Não era preciso mencionar que depois de Chaol voltar para o quarto, onde Celaena estava lendo, a túnica dele estava rasgada, os nós dos dedos estavam esfolados e havia um brilho mortal nos olhos de avelã do capitão que dizia a Celaena que a guarda da masmorra sofreria sérias mudanças... e ganharia novos integrantes.
— Sabe — ponderou Nehemia, usando o pé para gentilmente afastar Ligeirinha enquanto a cadela tentava roubar alguma comida da bandeja — as cortes nem sempre foram assim. Houve um tempo em que as pessoas valorizavam a honra e a lealdade, quando servir um rei não era uma questão de obediência e medo.
Ela balançou a cabeça, as tranças de pontas douradas tilintaram. No sol do início da manhã, a pele avelã de Nehemia era macia e linda. Sinceramente, era um pouco injusto que a princesa fosse tão bonita naturalmente, ainda mais ao amanhecer.
Nehemia continuou:
— Acho que tal honra sumiu de Adarlan há gerações, mas antes de Terrasen cair, sua corte real era aquela que estabelecia o exemplo. Meu pai me contava histórias da corte de Terrasen, dos guerreiros e lordes que serviam o rei Orlon em seu círculo íntimo, do poder, da coragem e da lealdade incomparáveis da corte dele. Foi por isso que o rei de Adarlan atacou primeiro Terrasen. Porque era a mais forte e porque, se Terrasen tivesse a chance de levantar um exército contra ele, Adarlan teria sido aniquilada. Meu pai ainda diz que se Terrasen se erguesse novamente, poderia ter uma chance; seria uma ameaça genuína a Adarlan.
Celaena olhou para a lareira.
— Eu sei. — Foi o que conseguiu dizer.
Nehemia se virou para olhar para ela.
— Acha que outra corte como aquela poderia se erguer novamente? Não apenas em Terrasen, mas em qualquer lugar? Ouvi que a corte em Wendlyn ainda segue os velhos costumes, mas estão do outro lado do oceano, e não nos ajudariam em nada. Viraram o rosto enquanto o rei escravizava nossas terras, e ainda negam qualquer chamado por ajuda.

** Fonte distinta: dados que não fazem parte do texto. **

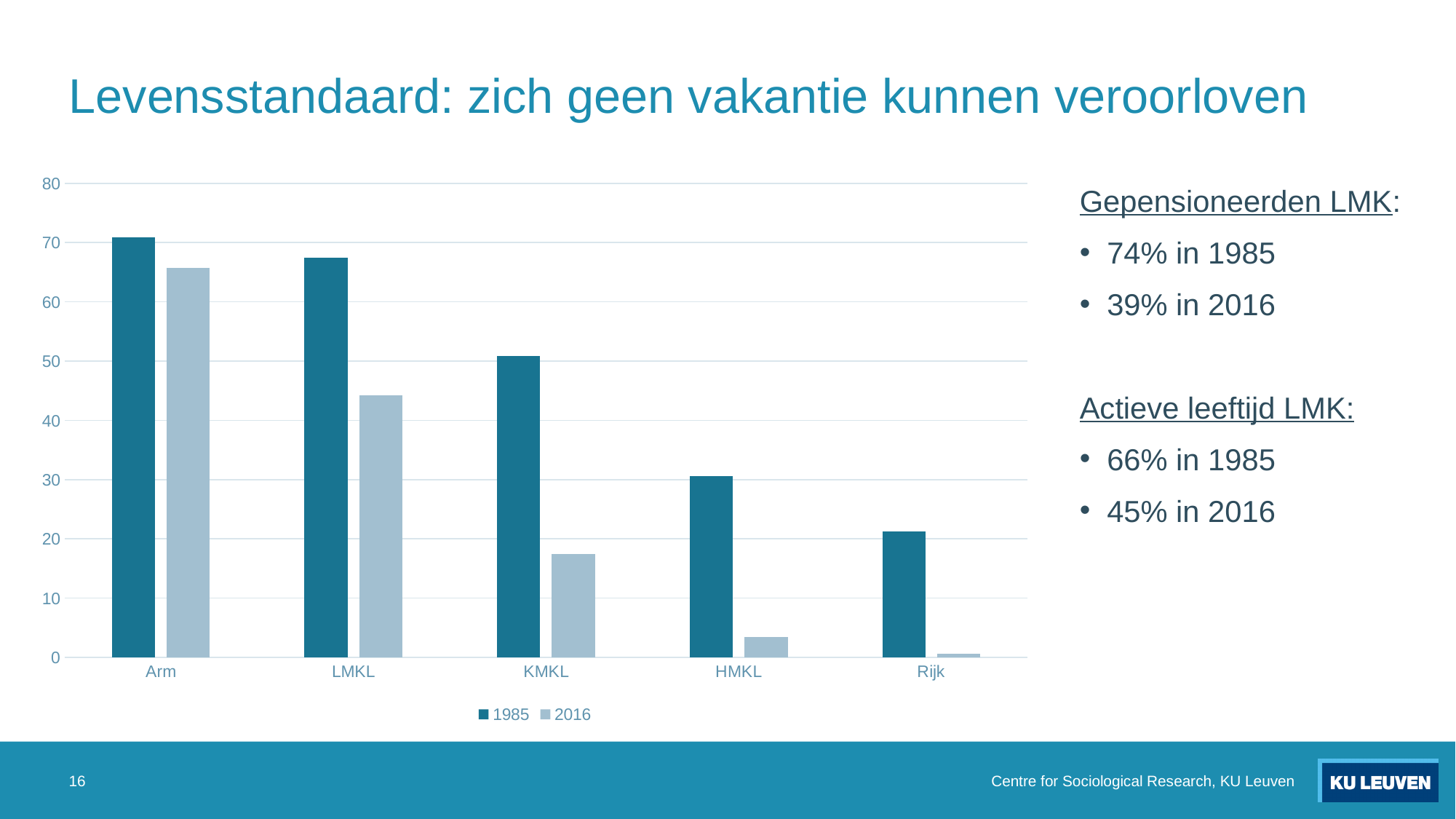
Which category has the lowest value for 2016? Rijk Which is larger for LMKL: the 1985 value or the 2016 value? 1985 Do the 2016 values rise or fall moving from Arm to Rijk along the x axis? fall How many categories are shown on the x axis of the chart? 5 Which series is shown in the darker blue colour in the chart? 1985 What kind of chart is shown on the slide? bar chart Which category has the highest value for 1985? Arm How many series does the chart legend list? 2 Is the value for KMKL in 2016 greater or less than 20? less Which category has the lowest value for 1985? Rijk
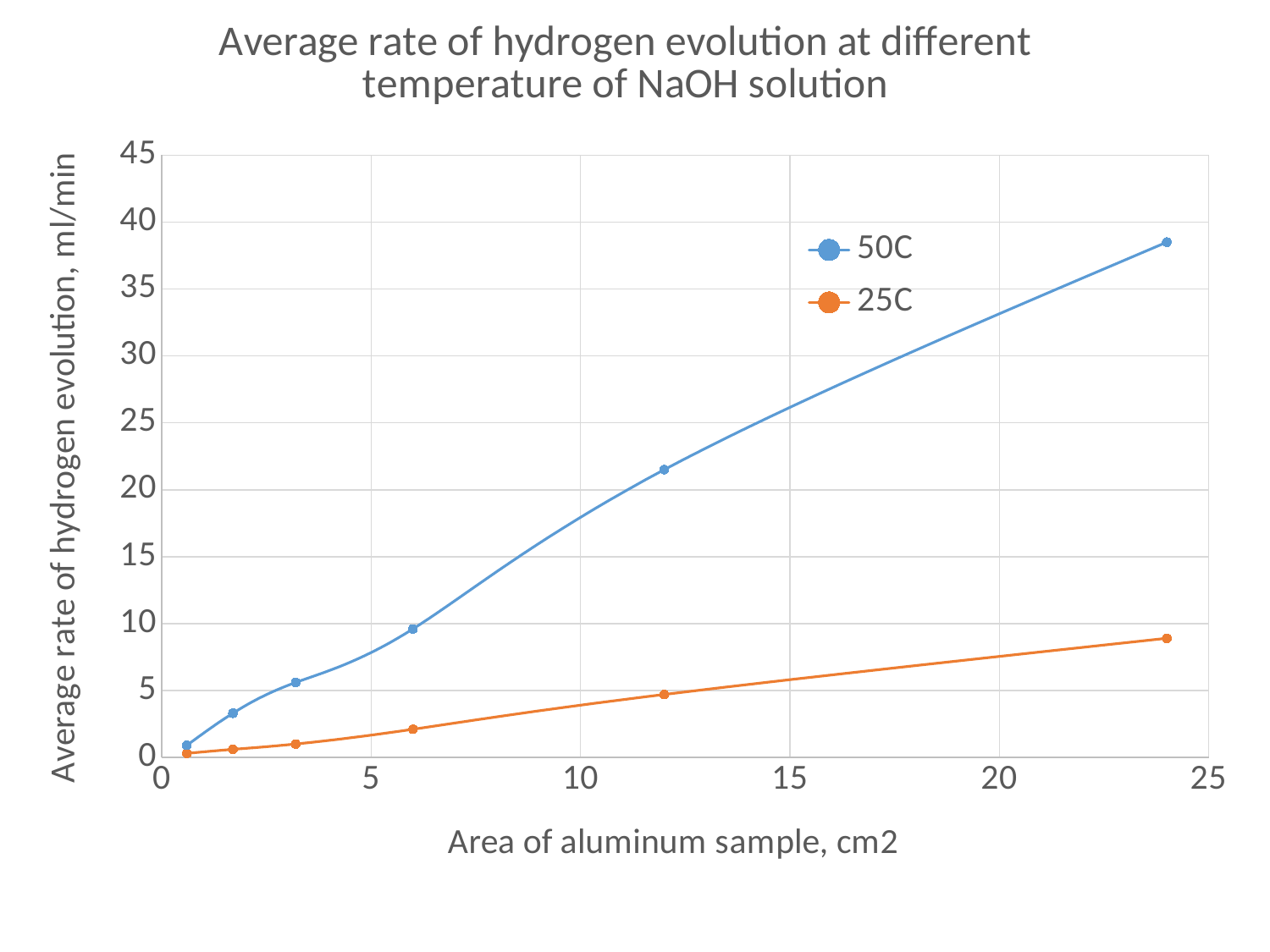
Which series has the higher rate of hydrogen evolution at a sample area of about 24 cm2, 50C or 25C? 50C Is the value for the 25C series at the largest sample area (about 24 cm2) greater or less than 10? less What kind of chart is shown on the slide? line chart Do the values for the 25C series rise or fall as the area of the aluminum sample increases? rise Is the value for the 25C series at a sample area of about 12 cm2 greater or less than 10? less What is the label of the x axis? Area of aluminum sample, cm2 Is the value for the 50C series at a sample area of about 12 cm2 greater or less than 20? greater How many data points are plotted for the 50C series? 6 Which series reaches the highest rate of hydrogen evolution on the chart? 50C Do the values for the 50C series rise or fall as the area of the aluminum sample increases? rise How many series does the legend list? 2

Celaena se obrigou a rir de deboche, a gesticular com desdém.
— Esta é uma discussão muito pesada para o café da manhã. — Ela encheu a boca de torrada. Quando ousou olhar para a princesa, a expressão de Nehemia permanecia contemplativa. — Alguma novidade sobre o rei?
Nehemia estalou a língua.
— Apenas que acrescentou aquele vermezinho, Roland, ao conselho, e o lorde parece ter recebido a tarefa de cuidar de mim. Aparentemente, ando muito insistente com o ministro Mullison, o conselheiro responsável por cuidar do campo de trabalhos forçados de Calaculla. Roland deveria me aplacar.
— Não sei se me sinto pior por você ou por Roland.
Nehemia deu um soco de mentira na lateral de Celaena, que riu, afastando a mão da princesa. Ligeirinha usou a distração temporária das duas para roubar um pedaço de bacon da bandeja, e Celaena gritou:
— Sua ladrazinha descarada!
Mas Ligeirinha saltou da cama, se aninhou diante da lareira e encarou a dona enquanto engolia o restante do bacon.
Nehemia riu, e Celaena se pegou juntando-se à princesa antes de jogar mais um pedaço de bacon para a cadela.
— Vamos ficar o dia todo na cama — falou Celaena, se atirando de volta nos travesseiros e se aninhando nas cobertas.
— Eu certamente queria poder — respondeu Nehemia, suspirando alto. — Infelizmente, tenho coisas a fazer.
E Celaena também tinha, ela percebeu. Como se preparar para o jantar com Archer naquela noite.